エマ・ヘイズは、全員がそれぞれの役割を果たした過酷なキャンペーンの最後に、チェルシーを3年連続の女子スーパーリーグ優勝に導いたことを、これほど誇りに思ったことはないという。

ブルーズは、シーズン最終日にキングスメドウでマンチェスター・ユナイテッドを4-2で下し、WSL3連覇を達成した。

この劇的な最終日は、ヘイズのチームが再び逆境を乗り越えてチャンピオンになったことで、チャレンジングなシーズンを完璧に要約している。2021年から22年にかけて、怪我に悩まされたチームがタイトルを獲得するために立ち直ったのを見て、ヘイズ監督は僅差であったとしてもタイトル獲得を達成したことに特別な満足感を得たと語る。

「シーズン開幕の日に、優勝できればいいと思っていたが、最終戦だけでリーグを制することはできない」と述べるヘイズ。

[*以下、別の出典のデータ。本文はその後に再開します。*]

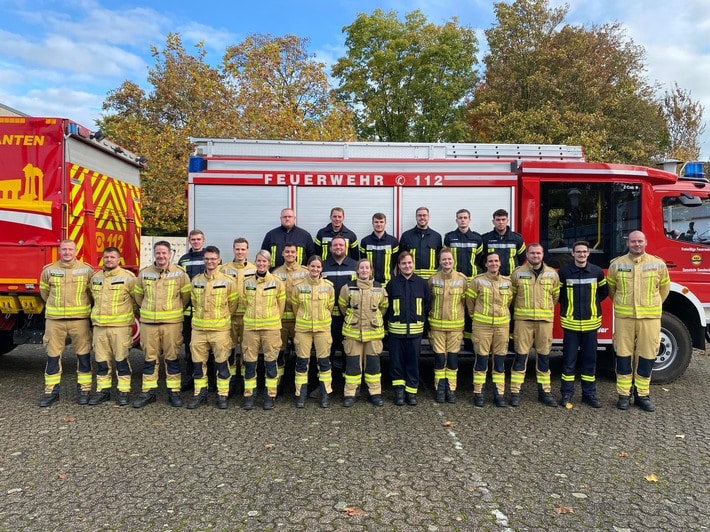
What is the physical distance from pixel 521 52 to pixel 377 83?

「試合に勝ち続ける必要があるし、このリーグでは2試合以上負けたり4試合も引き分けることはできない。」

「私たちはこの場所にいるために数々の試合に勝った。難しいシーズンだったが、それを成し遂げた。1月には8試合ほど、13人か14人でプレーすることを余儀なくされた。その8試合の間にタイトルを勝ち取ったと思っている。」

「リーグのレベルも上がってきているし、アーセナルという強敵とタイトルを争った。アーセナルは、今季怪我人が非常に少なかったし、チェルシーは今年ほど怪我人が出たことはなかった。」

「時期によってはチームが骨抜きにされたけど、勝ち続けることができた。そういう意味では、このタイトルは一番誇れるものだと思う。」

ヘイズは、前半のパフォーマンスには満足できなかったとしながらも、この立ち直りの速さがチームの強さのひとつであると説明し、その後、2人の選手交代が試合を完全に変えたと語った。

「起用する選手や戦術がどうであれ、チームは何かがうまくいかなかったときに、それを克服する力を持っていると思う。」

「前半はゲームプランをまったく実行できなかった。パスが通らないのはもちろん、ファーストボール、セカンドボールを奪うことができなかった。30分過ぎに若干改善が見られたが、現状で解決できるかどうか試してみようと思った。私は、性格上パニックになることはない。」

「チとベスがゲームに参加し、エリンが少し引いて、チが少し高い位置でプレーして、誰かがサムと並んでプレーすることが必要だと強く感じていた。ハンナ・ブランデルがサイドの選手にプレスをかけていたとき、後ろにスペースがあると思ったから、フォワードを2人にすることで、そのスペースを突くようにした。」

「その方がうまくいったと思うし、相手の布陣を少し引き伸ばすことができた。ドレッシングルームからの反応もよかった。前半にやりすぎて、疲れて消耗しているように見えてしまう)負けることを恐れていたチームを、勝てばリーグ優勝だと奮起させることが必要だった。」

ヘイズとチェルシーがWSLでの新たなタイトルを獲得した後半戦の逆転劇には、サム・カーの貢献も欠かせなかった。特に2点目は、ゴールデンブーツの受賞者に相応しいものだった。

「彼女は一番重要な局面でその実力を発揮してくれた。彼女を一言で表すなら、世界一のベビーシッターだ。彼女は、ああいった状況にも対応でき、本当に重要な場面で力を発揮できる。」

「後半、彼女は楽しんでいた。2-2で拮抗した試合で、選手が駆けつけて『今日の試合は運命だ』と言ったような状況は、私のキャリアでは初めてだ。『まだ勝っていない』と思ったが、それが自信になる。」

「彼女の2点目はワールドクラスのプレーだった。素晴らしい、大胆なゴールだった。彼女がベストである理由は、このサッカークラブのためにもう一度ステップアップしてくれたことだ。チェルシーでプレーするようになれば、トロフィーを獲得できると話していた。私たち2人は正しい決断をし、2人ともチェルシーのために全力を尽くした。今日のような日が大好きなのだと、自信を持ってここに座っていられる。」